( – promoted by lowkell)
Last fall, before a crowd of 350 people, I made a campaign speech about “a sick and broken spirit.” At the end of the speech, people sprang to their feet as if they had heard something meaningful. A video of the speech went viral . But what did people think I meant by that word, “spirit”?
Spirit is something that one cannot see but that one can discern from the way things move. We see the spirit as we “see” the wind when trees bow before it
So it is with the sick and destructive spirit that now animates the Republican Party.
We cannot see that spirit directly. What we see are the actions of politicians like Bush and Rove and Cheney, and the words of Rush Limbaugh and Glenn Beck and the minions of Rupert Murdoch, and the way of doing politics practiced by the NRA, and by Liberty University and by the Republicans in Congress who made it their top priority, in a time of national crisis, to make our president fail.
Those things show us the force of the invisible wind that compels trees to bend in the direction the wind is heading.
And we see the sick and destructive spirit whose portrait, in that viral video, I painted like this:
• A spirit that makes a fight over everything
• A spirit for which there is no such thing as “Enough” of wealth or power
• A spirit that appeals continually to the worst in people, their hatreds and fears
• A spirit that lies about everything
When we see a force that acts coherently and that consistently inflicts damage, we infer that there’s something operating that we do not see.
When we speak of character in a person, what do we mean? Do we see the person’s character? Not directly. We infer it from the pattern of his words and actions.
And so it is with entities like the dark force that’s arisen on the political right. From the consistencies — the dishonesty, the destructiveness, the cruelty, the lack of integrity, the contempt for justice, the insatiability — we can infer just what kind of character inhabits this force. But instead of calling it character, as with an individual, the vastness of this thing that operates in our cultural/political/moral system in America, the way it operates at a scale still further removed from our immediate perception, led me to call it a destructive spirit.
There really is a Something — encompassing a veritable empire of people and organizations and resources — animating the drive toward all this political ugliness and degradation.
I have written about that Something, again and again, but perhaps never as directly as in There Is an It: As in Baseball You Can’t Hit What You Can’t See
From coherence of effect, one can infer a commonality of cause Just as Newton did not have to see the gravitational force that governs the pattern of planetary motion around the sun, so we do not have to see the “It” to understand that it is there.

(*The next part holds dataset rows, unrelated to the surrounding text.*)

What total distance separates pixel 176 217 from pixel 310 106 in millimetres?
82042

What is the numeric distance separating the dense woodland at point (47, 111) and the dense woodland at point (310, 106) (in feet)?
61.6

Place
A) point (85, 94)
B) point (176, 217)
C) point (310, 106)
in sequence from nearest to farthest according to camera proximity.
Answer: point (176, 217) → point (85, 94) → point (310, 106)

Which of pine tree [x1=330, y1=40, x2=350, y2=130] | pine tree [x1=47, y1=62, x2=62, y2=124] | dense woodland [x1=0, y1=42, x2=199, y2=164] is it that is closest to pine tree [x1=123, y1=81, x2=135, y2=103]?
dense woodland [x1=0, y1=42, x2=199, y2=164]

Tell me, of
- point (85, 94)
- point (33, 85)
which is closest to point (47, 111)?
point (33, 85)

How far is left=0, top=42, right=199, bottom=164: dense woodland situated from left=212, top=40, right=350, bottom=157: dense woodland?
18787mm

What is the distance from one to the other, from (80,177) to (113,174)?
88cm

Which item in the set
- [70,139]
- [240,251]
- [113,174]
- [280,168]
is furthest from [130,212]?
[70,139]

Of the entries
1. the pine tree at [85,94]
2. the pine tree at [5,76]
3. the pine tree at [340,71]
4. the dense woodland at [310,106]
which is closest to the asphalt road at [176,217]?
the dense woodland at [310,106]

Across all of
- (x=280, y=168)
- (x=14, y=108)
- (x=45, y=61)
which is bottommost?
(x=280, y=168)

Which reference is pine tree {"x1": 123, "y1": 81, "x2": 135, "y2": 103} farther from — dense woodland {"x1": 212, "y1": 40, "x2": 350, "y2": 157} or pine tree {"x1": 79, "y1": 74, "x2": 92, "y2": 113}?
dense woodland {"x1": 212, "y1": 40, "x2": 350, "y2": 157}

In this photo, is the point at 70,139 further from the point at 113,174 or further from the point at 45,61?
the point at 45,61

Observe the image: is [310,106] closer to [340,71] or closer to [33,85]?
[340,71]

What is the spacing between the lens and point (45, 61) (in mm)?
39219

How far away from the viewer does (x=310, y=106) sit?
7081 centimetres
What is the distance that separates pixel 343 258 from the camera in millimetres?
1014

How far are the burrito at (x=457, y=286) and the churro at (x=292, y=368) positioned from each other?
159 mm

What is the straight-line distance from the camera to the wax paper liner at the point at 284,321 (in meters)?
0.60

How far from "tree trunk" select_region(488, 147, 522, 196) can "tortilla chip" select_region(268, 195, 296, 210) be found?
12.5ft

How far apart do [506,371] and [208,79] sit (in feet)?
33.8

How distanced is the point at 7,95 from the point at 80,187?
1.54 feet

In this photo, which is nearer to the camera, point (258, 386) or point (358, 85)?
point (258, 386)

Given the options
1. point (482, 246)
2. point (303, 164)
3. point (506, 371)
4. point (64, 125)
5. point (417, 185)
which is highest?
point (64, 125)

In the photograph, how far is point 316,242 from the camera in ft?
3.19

An It behind the dividing of groups against each other.
An It behind the preying on the vulnerable and serving the privileged.
An It behind the fostering of ignorance.
An It in the unwillingness to sacrifice selfish advantage for any larger good.
…It is a force that must be confronted and defeated. Understanding is the first step.
When we look at this pattern of patterns, do we not see what our civilization has always understood to be the pattern of evil? It’s there in the Bible.
It is only to the degree that Americans can this dark spirit for what it is, and can reject it, that our nation has a chance to revive, in Lincoln’s phrase, “the better angels” of its nature.
And that, after all, is what politics is ultimately supposed to be for.
Explaining how such a destructive spirit can arise, is the purpose of the “Swinging for the Fences” project.
And making that destructive spirit –that “It”– visible is the reason for all I’m attempting to do: the advocacy of a political strategy for heavily Republican districts; a “Rogues Gallery” strategy; and, soon, on the website “Like the Dew”, an attempt to engage Southerners about the Southern component of this political force on the right.
I hope you will join me in these efforts.